Prakiraan wilayah potensi tejadi gerakan tanah di Indonesia pada bulan Desember 2018 yang dibandingkan bulan November 2018 akan mengalami peningkatan potensinya di sebagian besar wilayah indonesia mulai dari sebagian besar pulau Pulau Sumatra , sebagian besar pulau jawa utamanya Jawa Barat dan Tengah, Kalimantan, Bali, NTB, NTT, Maluku dan Papua . Wilayah Indonesia yang secara umum tetap perlu diwaspadai utamanya di daerah wilayah jalur jalan dan pemukiman di perbukitan, pegunungan, dan sepanjang aliran sungai sepanjang wilayah antara lain wilayah Sumatera bagian Barat dan Tengah, Wilayah Jawa bagian Barat, Tengah dan Timur, Kalimantan Bagian Barat dan Tengah, Sulawesi bagian, Selatan,Barat , Utara, dan Tengah , Maluku , NTB, NTT dan wilayah Papua.
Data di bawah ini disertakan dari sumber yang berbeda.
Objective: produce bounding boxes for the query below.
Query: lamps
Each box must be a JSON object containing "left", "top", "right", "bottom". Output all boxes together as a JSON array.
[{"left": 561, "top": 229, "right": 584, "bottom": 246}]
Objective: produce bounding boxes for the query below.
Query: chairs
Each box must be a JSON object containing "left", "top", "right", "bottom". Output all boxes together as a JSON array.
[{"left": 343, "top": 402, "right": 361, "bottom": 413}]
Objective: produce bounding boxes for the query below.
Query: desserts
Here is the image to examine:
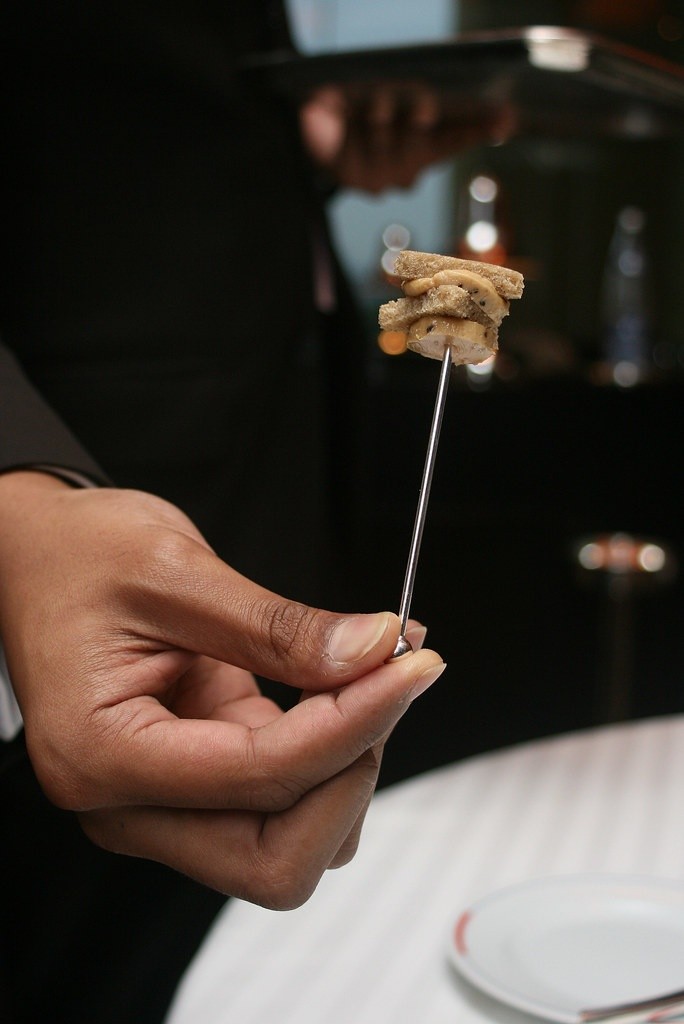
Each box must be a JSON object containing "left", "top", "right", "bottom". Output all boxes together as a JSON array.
[{"left": 376, "top": 251, "right": 525, "bottom": 366}]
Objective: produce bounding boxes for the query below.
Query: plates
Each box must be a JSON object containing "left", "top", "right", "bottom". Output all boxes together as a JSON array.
[{"left": 445, "top": 881, "right": 684, "bottom": 1024}]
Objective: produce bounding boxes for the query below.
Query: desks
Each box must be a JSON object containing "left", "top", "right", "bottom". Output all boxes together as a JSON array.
[{"left": 173, "top": 713, "right": 684, "bottom": 1024}]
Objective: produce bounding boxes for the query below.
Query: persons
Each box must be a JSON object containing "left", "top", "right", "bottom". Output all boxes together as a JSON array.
[{"left": 0, "top": 344, "right": 447, "bottom": 911}]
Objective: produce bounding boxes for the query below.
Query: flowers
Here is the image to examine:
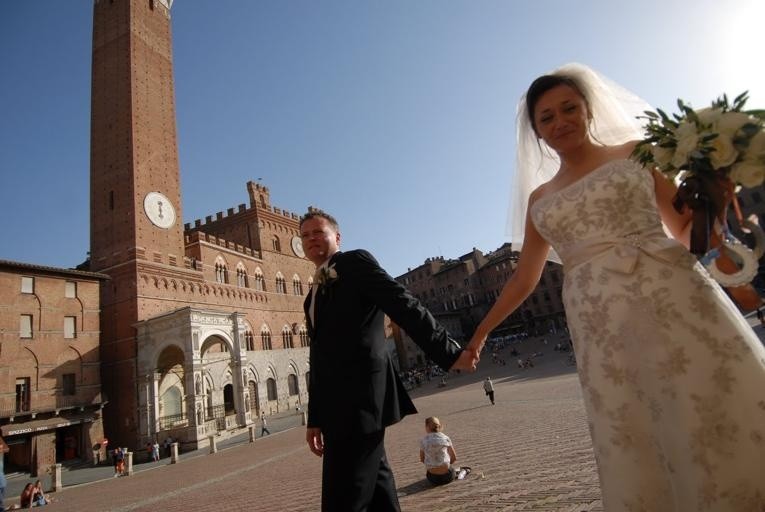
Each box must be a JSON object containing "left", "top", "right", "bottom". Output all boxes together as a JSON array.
[{"left": 628, "top": 90, "right": 765, "bottom": 254}]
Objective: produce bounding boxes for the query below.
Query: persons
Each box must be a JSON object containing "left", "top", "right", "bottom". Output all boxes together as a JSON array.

Kejadian gerakan tanah / tanah longsor dalam 1 minggu terjadi di:
1.Kabupaten Garut, Provinsi Jawa Barat*, 2.Kabupaten Wonosobo, Provinsi Jawa Tengah, 3. Kabupaten Jembrana, Provinsi Bali, 4. Kota Sabang, Provinsi Aceh, 5. Kabupaten Deli Serdang, Provinsi Sumatera Utara, 6.Kabupaten Gunungkidul, Provinsi DI Yogyakarta, 7.Kabupaten Jembrana , Provinsi Bali, 8.Kabupaten Jember, Provinsi Jawa Timur, 9. Kabupaten Konawe, Provinsi Sulawesi Tenggara, 10.Kabupaten Bener Meriah, Provinsi Aceh, 11. Kabupaten Ciamis, Provinsi Jawa Barat, 12. Pamekasan, Provinsi Jawa Timur.

*Kejadian gerakan tanah terbaru:

1.Kabupaten Garut, Provinsi Jawa Barat.

Longsor terjadi pukul 04.00 WIB di Kampung Binarum, Desa Sukaratu, Kecamatan Malangbong, Kabupaten Garut . Tanah tebing yang tergerus longsor itu, diperkirakan tingginya 20 meter dan lebarnya 15 meter.Kepala Pelaksana Badan Penanggulangan Bencana Daerah (BPBD) Kabupaten Garut, Dadi Djakaria, mengatakan longsoran tanah tebing itu hanya menimpa badan jalan dan tidak merenggut korban jiwa.

Sumber : https://www.cendananews.com/2018/12/longsor-tutup-jalur-malangbong-bandung.html?utm_source=dlvr.it&utm_medium=twitter
http://jabar.tribunnews.com/2018/12/25/breaking-news-longsor-tutup-badan-jalan-bandung-menuju-tasikmalaya-di-malangbong
https://ivoox.id/longsor-di-malangbong-ganggu-jalur-bandung-tasik/

Penyebab gerakan tanah diduga akibat kemiringan lereng yang terjal, kondisi tanah pelapukan yang labil, dan dipicu oleh curah hujan yang tinggi dengan durasi yang cukup lama di sekitar daerah bencana. Tipe gerakan tanah merupakan longsoran bahan rombakan.

Rekomendasi :
• Pembersihan material longsoran agar tidak dilaksanakan pada saat dan setelah turun hujan karena dikhawatirkan adanya longsor susulan.
• Masyarakat dan pengguna jalan yang melintas harap meningkatkan kewaspadaan ketika melintasi jalur rawan gerakan tanah.
• Pemasangan rambu rawan bencana gerakan tanah untuk meningkatkan kewaspadaan.
• Melandaikan lereng, mengatur drainase dan memperkuat kestabilan lereng dengan pembuatan penahan lereng dengan fondasi menembus batuan yang keras.
• Saluran air permukaan segera dibenahi agar lebih kedap air dan mampu menampung air jika debit air meningkat saat hujan.
• Penanaman pepohonan berakar kuat dan dalam untuk memperkuat lereng.
• Penggalian atau pemotongan lereng harap tidak terlalu curam dan memenuhi kaidah keteknisan tanah dan batuan.
• Meningkatkan sosialisasi kepada masyarakat untuk lebih mengenal dan memahami gerakan tanah dan gejala-gejala yang mengawalinya sebagai upaya mitigasi bencana gerakan tanah.
• Masyarakat setempat dihimbau untuk selalu mengikuti arahan dari pemerintah daerah / BPBD setempat.